Microsoft May Retreat from Certain Markets, if Need Be
There’s been a spot of, let’s say, prolonged controversy around Microsoft over the last long while. Specifically, around their proposed acquisition of Activision-Blizzard. People don’t want Microsoft to have massive-scale control over so many sections of the video game industry, with Call of Duty’s presence in particular being of special importance.
Since international law doesn’t exactly preside over this, the matter instead falls to national governments that care about the games industry. Which, turns out, is a lot of them. Which means a lot of politicians need to look at this stuff, which means that the whole acquisition process moves at politician-level speeds, and so on.

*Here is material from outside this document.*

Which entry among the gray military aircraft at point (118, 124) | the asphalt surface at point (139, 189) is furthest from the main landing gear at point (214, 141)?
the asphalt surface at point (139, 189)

But that also leaves Microsoft a lot of time. Time to plan contingencies and what-ifs, like “what if a country says no, but overall we get what we want anyway? Will we just pull our games from that country?” Obviously that depends on how important that specific country is to Microsoft, but for something the size of the UK, that answer is “maybe we’ll cut them off.”
This plan was noted as an “extreme option” by Microsoft higher-ups, but it’s clearly something that they’re thinking about. You know, given that they name-dropped it.
In a statement to Bloomberg, Microsoft says it remains “committed to finding creative and constructive ways to address remaining regulatory concerns”.
Of course, its main plan is still to advocate for itself and have the deal go through with thumbs-up all around. So if you’re in the UK, you’re probably still safe from having a chronic gaming-deficiency… probably.